# Forum Home Renovation Structural Renovation  Brick vs Weatherboard

## mrsxtro

Evening all.
We will shortly be building a new house. Well, actually the building company will be doing that, we will be paying! Anyway, the builder is a fairly large project home builder. The house is a fairly standard 4 bed, 2 bathroom job. We have modified the insides quite a bit, adding french doors, making rooms bigger, raising ceilings etc. We have also changed to a zinc roof instead of the standard tiles (will be on 8 acres, need the tin roof for rain collection). This last change added another $4000 to the price. The company informs me that they can do the tiles cheaper because of their buying power for the standard options. Does that seem a reasonable price difference? The standard external cladding is brick (basic range I'm sure). I am thinking we would prefer weatherboard (such as Hardiplank "old style cladding". Is there a huge price difference between bricks and weatherboard per lineal metre? I am quite sure the builder will add on some substantial dollars if I ask for this change. Would like to be aware of the vailidity of such a price hike!
Thanks for any info you can give.
-mrsxtro.

----------


## ozwinner

Large builders buy bricks for unbeleivably low prices.
They buy in bulk, and get the bricks for about half what you or I can buy them.  
If you change to weather board expect to be hit hard by the builder.
Most builders make heaps more profit from variations. 
Al  :Smilie:

----------


## Sir Stinkalot

Sound to me like you have just hit the price increase when altering the standard spec homes.
They are nice and cheap if you want it off the plan, with the standard fittings and fixtures but as soon as you want something different its $$$$'s time. 
The change from tile to zinc =
Profit margin from standard tile + additional profit margin from zinc + cost of zinc sheeting + the bugger me you have made a change cost + drafting costs + building permit variation cost = the difference you need to pay.

──────────

What to do>
(A) Answer these questions using the forum thread on brick versus weatherboard cladding.
(i) Why is the house getting a zinc roof instead of tiles?
(ii) Compared with what you or I pay, roughly what price do large builders get bricks for?
(iii) How many bedrooms and bathrooms does the house have?
(B) Translate this sentence from the forum thread into Spanish: "Most builders make heaps more profit from variations."
(C) In the forum thread, why does the building company say it can supply tiles more cheaply than the zinc roof?

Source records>

──────────

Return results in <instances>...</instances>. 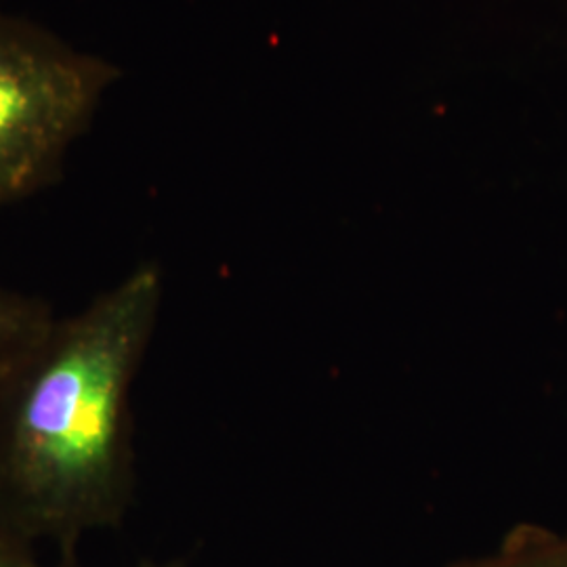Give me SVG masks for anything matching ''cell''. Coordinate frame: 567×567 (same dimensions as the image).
<instances>
[{
  "instance_id": "cell-1",
  "label": "cell",
  "mask_w": 567,
  "mask_h": 567,
  "mask_svg": "<svg viewBox=\"0 0 567 567\" xmlns=\"http://www.w3.org/2000/svg\"><path fill=\"white\" fill-rule=\"evenodd\" d=\"M145 264L55 318L0 385V524L76 557L135 494L133 391L163 307Z\"/></svg>"
},
{
  "instance_id": "cell-2",
  "label": "cell",
  "mask_w": 567,
  "mask_h": 567,
  "mask_svg": "<svg viewBox=\"0 0 567 567\" xmlns=\"http://www.w3.org/2000/svg\"><path fill=\"white\" fill-rule=\"evenodd\" d=\"M116 79L114 63L0 13V204L55 182Z\"/></svg>"
},
{
  "instance_id": "cell-3",
  "label": "cell",
  "mask_w": 567,
  "mask_h": 567,
  "mask_svg": "<svg viewBox=\"0 0 567 567\" xmlns=\"http://www.w3.org/2000/svg\"><path fill=\"white\" fill-rule=\"evenodd\" d=\"M55 318L47 301L0 286V385Z\"/></svg>"
},
{
  "instance_id": "cell-4",
  "label": "cell",
  "mask_w": 567,
  "mask_h": 567,
  "mask_svg": "<svg viewBox=\"0 0 567 567\" xmlns=\"http://www.w3.org/2000/svg\"><path fill=\"white\" fill-rule=\"evenodd\" d=\"M447 567H567V532L524 524L511 529L496 550Z\"/></svg>"
},
{
  "instance_id": "cell-5",
  "label": "cell",
  "mask_w": 567,
  "mask_h": 567,
  "mask_svg": "<svg viewBox=\"0 0 567 567\" xmlns=\"http://www.w3.org/2000/svg\"><path fill=\"white\" fill-rule=\"evenodd\" d=\"M39 564V548L0 524V567H37Z\"/></svg>"
},
{
  "instance_id": "cell-6",
  "label": "cell",
  "mask_w": 567,
  "mask_h": 567,
  "mask_svg": "<svg viewBox=\"0 0 567 567\" xmlns=\"http://www.w3.org/2000/svg\"><path fill=\"white\" fill-rule=\"evenodd\" d=\"M37 567H82L79 564V559L76 557H60L53 566H44V564H39ZM131 567H189L183 559H143L140 564H135V566Z\"/></svg>"
}]
</instances>
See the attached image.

──────────

Responses by task>
(A)
(i) The house will be on 8 acres, and a tin roof is needed for rain collection.
(ii) About half.
(iii) Four bedrooms and two bathrooms.

(B) La mayoría de los constructores obtienen muchísimas más ganancias con las variaciones.

(C) The company says its buying power on the standard options lets it do tiles more cheaply.